Unicode String Models

Tue Sep 11 06:13:03 CDT 2018

> Date: Tue, 11 Sep 2018 13:12:40 +0300
> From: Henri Sivonen via Unicode <unicode at unicode.org>
> 
>  * I suggest splitting the "UTF-8 model" into three substantially
> different models:
> 
>  1) The UTF-8 Garbage In, Garbage Out model (the model of Go): No
> UTF-8-related operations are performed when ingesting byte-oriented
> data. Byte buffers and text buffers are type-wise ambiguous. Only
> iterating over byte data by code point gives the data the UTF-8
> interpretation. Unless the data is cleaned up as a side effect of such
> iteration, malformed sequences in input survive into output.
> 
>  2) UTF-8 without full trust in ability to retain validity (the model
> of the UTF-8-using C++ parts of Gecko; I believe this to be the most
> common UTF-8 model for C and C++, but I don't have evidence to back
> this up): When data is ingested with text semantics, it is converted
> to UTF-8. For data that's supposed to already be in UTF-8, this means
> replacing malformed sequences with the REPLACEMENT CHARACTER, so the
> data is valid UTF-8 right after input. However, iteration by code
> point doesn't trust ability of other code to retain UTF-8 validity
> perfectly and has "else" branches in order not to blow up if invalid
> UTF-8 creeps into the system.
> 
>  3) Type-system-tagged UTF-8 (the model of Rust): Valid UTF-8 buffers
> have a different type in the type system than byte buffers. To go from
> a byte buffer to an UTF-8 buffer, UTF-8 validity is checked.
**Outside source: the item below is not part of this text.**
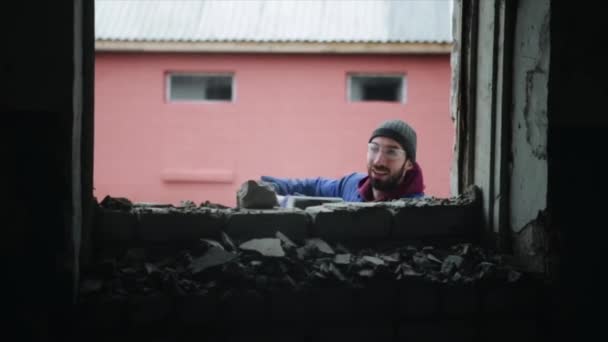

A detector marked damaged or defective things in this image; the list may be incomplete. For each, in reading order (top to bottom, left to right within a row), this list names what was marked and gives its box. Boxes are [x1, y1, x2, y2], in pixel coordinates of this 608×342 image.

peeling painted wall [508, 0, 552, 234]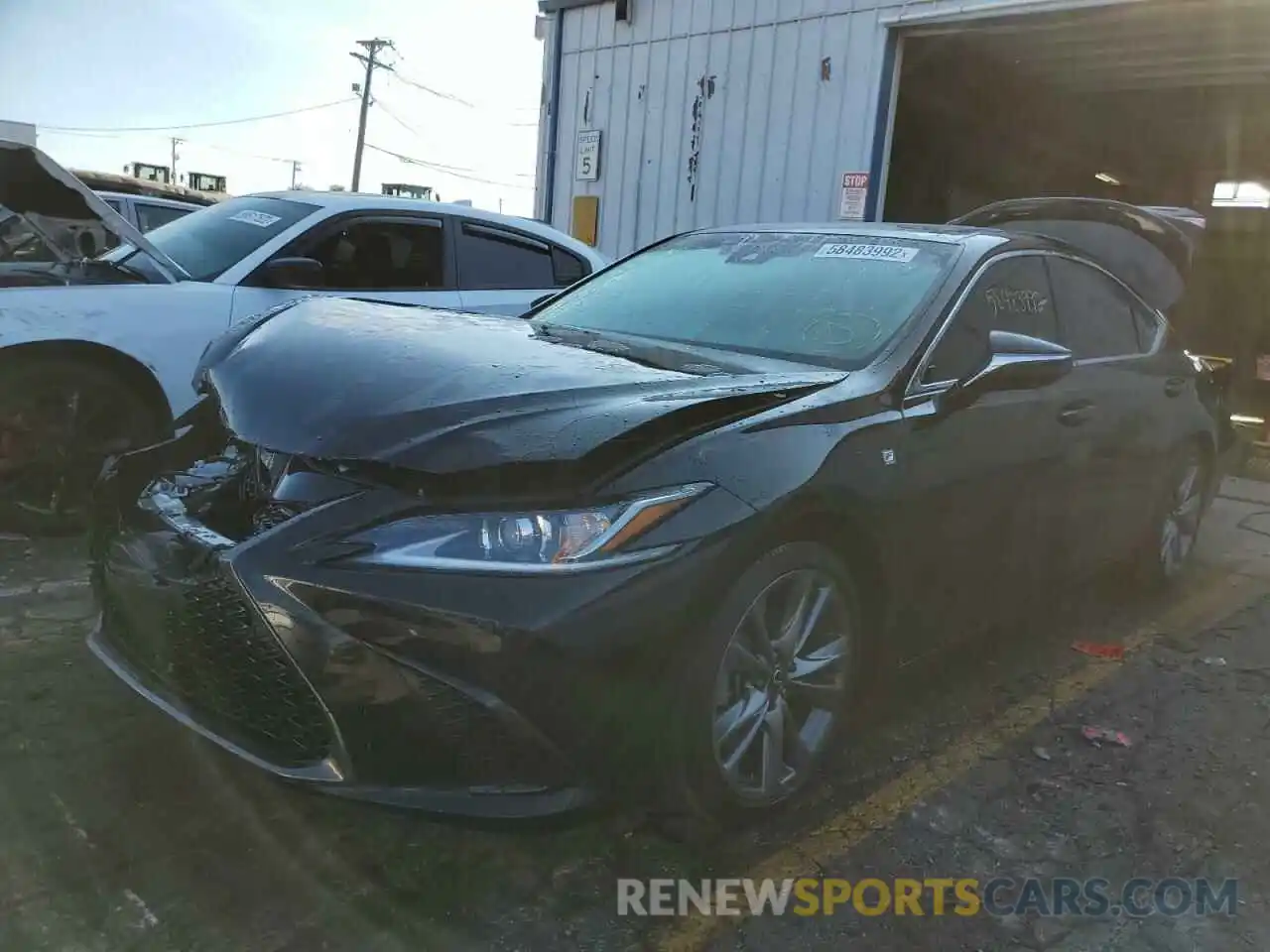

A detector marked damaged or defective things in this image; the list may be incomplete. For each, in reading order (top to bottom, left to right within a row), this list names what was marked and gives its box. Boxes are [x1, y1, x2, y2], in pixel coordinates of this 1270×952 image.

damaged front bumper [86, 404, 726, 822]
broken headlight housing [342, 484, 710, 573]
Once data
> has been tagged as valid UTF-8, the validity is trusted completely so
> that iteration by code point does not have "else" branches for
> malformed sequences. If data that the type system indicates to be
> valid UTF-8 wasn't actually valid, it would be nasal demon time. The
> language has a default "safe" side and an opt-in "unsafe" side. The
> unsafe side is for performing low-level operations in a way where the
> responsibility of upholding invariants is moved from the compiler to
> the programmer. It's impossible to violate the UTF-8 validity
> invariant using the safe part of the language.

There's another model, the one used by Emacs.  AFAIU, it is different
from all the 3 you describe above.  In Emacs, each raw byte belonging
to a byte sequence which is invalid under UTF-8 is represented as a
special multibyte sequence.  IOW, Emacs's internal representation
extends UTF-8 with multibyte sequences it uses to represent raw bytes.
This allows mixing stray bytes and valid text in the same buffer,
without risking lossy conversions (such as those one gets under model
2 above).